Fini donc le temps des pionniers avec Daniel Defert qui avait créé l’association en 1984 : il avait transformé la mort de son compagnon, Michel Foucault, en combat. Puis il y eut Arnaud Marty-Lavauzelle, flamboyant président pendant les années de plomb, mort du sida ; Christian Saout, magistrat ; et enfin Bruno Spire, séropositif, chercheur en sciences sociales. Lui aussi représentait la toute première génération. Durant ses huit années de présidence, Bruno Spire a voulu imposer Aides dans le monde de la recherche communautaire.

«ON EST SÉROCONCERNÉS»

Arrive donc, aujourd’hui, un jeune gay, dont les premiers contacts avec Aides se sont faits par le biais d’un cabinet de recrutement. «Nous sommes tous résolument engagés autour du même objectif, a-t-il affirmé après son élection. Mettre fin aux épidémies de sida et d’hépatites C. Nous allons continuer le combat et faire en sorte d’être fiers et heureux de militer ensemble dans notre très belle association.»

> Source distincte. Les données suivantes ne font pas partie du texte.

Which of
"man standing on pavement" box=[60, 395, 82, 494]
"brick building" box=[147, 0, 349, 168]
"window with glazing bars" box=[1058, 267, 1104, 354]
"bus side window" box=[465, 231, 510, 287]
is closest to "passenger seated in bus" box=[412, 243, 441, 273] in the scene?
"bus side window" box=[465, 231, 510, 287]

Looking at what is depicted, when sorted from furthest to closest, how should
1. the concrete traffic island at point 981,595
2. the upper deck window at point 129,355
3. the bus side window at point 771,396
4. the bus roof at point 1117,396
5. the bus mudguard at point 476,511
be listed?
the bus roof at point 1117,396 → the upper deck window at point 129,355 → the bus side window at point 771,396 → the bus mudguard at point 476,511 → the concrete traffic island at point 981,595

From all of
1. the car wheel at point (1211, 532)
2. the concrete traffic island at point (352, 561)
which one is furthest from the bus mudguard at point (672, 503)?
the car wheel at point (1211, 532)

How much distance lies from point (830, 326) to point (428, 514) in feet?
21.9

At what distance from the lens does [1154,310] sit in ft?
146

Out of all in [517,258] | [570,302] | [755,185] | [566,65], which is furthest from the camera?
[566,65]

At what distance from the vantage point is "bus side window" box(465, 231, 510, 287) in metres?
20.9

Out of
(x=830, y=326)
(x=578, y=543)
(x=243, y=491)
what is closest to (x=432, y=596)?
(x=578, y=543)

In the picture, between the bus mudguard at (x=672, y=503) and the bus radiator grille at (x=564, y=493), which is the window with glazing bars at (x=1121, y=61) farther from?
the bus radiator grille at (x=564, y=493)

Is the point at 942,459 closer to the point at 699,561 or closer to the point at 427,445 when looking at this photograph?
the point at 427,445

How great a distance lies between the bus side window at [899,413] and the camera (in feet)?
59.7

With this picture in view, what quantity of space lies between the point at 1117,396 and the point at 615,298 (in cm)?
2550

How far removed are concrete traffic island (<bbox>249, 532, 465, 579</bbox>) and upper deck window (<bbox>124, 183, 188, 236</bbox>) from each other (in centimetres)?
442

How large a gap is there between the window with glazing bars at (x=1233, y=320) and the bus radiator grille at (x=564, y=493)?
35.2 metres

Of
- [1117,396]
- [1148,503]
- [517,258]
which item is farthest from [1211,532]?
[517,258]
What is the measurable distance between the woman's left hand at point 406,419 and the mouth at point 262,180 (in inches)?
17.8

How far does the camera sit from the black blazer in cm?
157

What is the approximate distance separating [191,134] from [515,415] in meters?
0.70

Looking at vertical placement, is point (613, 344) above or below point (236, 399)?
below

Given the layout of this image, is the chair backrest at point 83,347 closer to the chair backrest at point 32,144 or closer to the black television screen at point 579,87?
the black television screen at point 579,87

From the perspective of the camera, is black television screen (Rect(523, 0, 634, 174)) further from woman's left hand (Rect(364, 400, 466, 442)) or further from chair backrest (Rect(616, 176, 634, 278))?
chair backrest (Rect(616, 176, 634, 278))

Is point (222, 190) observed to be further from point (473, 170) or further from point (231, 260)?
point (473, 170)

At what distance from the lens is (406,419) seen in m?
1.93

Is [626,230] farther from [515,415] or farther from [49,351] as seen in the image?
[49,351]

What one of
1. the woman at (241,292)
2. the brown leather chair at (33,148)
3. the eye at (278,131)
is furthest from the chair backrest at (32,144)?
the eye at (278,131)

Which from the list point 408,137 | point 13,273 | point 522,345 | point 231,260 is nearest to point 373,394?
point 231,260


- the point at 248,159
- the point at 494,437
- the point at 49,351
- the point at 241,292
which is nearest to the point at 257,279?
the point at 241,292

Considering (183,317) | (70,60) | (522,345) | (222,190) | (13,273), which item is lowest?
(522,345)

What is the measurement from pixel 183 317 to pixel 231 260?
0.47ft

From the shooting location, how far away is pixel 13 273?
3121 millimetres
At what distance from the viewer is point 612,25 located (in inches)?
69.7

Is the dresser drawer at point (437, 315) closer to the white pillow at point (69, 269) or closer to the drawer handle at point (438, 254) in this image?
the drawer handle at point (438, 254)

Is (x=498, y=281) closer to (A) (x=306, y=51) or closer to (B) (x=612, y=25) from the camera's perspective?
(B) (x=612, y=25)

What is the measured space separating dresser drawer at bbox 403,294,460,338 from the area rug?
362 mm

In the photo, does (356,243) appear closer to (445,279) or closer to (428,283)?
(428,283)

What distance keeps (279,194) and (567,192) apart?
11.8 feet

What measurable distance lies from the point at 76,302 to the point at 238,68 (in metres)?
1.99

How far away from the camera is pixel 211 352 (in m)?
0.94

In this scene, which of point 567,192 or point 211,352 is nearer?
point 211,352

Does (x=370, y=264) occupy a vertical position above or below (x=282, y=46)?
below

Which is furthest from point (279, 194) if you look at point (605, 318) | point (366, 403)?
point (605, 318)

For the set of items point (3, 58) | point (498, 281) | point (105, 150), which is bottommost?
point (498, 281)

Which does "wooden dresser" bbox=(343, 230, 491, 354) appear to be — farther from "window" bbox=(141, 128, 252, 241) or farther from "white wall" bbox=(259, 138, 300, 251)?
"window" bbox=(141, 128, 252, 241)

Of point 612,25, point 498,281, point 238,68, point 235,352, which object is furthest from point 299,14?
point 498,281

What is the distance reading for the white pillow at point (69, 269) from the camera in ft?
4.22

Certes… Aides est une grosse machine, 800 volontaires, 400 salariés, et 180 000 donateurs, avec un budget de plus de 40 millions d’euros. Mais c’est aussi une parole publique forte à un moment où le tissu associatif des usagers de la santé n’est pas très en forme. Aurélien Beaucamp est inconnu, avec un autre parcours. Le sida ? Il l’a d’abord vu à la télé. Ses premiers souvenirs sont autour du sidaction. «Très vite, raconte-t-il, j’ai pris des responsabilités à Aides, où je me suis occupé de l’association en Ile-de-France.» Et depuis deux ans, il fait partie du conseil d’administration.

«On est dans un changement de paradigme, avec une complexification des enjeux financiers par rapport aux politiques publiques», nous dit-il avant d’ajouter : «Mais surtout, nos militants comme nos actions ont beaucoup changé, avec le développement des tests rapides, mais aussi l’arrivée du traitement comme prévention. Il y a un gros enjeu autour des mobilisations à venir.» Le nouveau président d’Aides parle des autotests, des malades étrangers, mais aussi de tout ce qui va se jouer sur Internet. «Aujourd’hui, on est dans une communauté qui s’investit, on n’est ni séropo, ni séronég, on est séroconcernés, et c’est la notion de "care" qui me paraît essentielle».

Aurélien Beaucamp entend maintenir une forte priorité sur l’international, comme sur le droit des malades étrangers. «Je ne suis pas issu du monde la santé. C’est un autre lien collectif qui nous unit. Je garde mon métier, dans le conseil en recrutement, nous explique-t-il, et j’entends avoir une présidence très collégiale.» Un professionnel, en somme.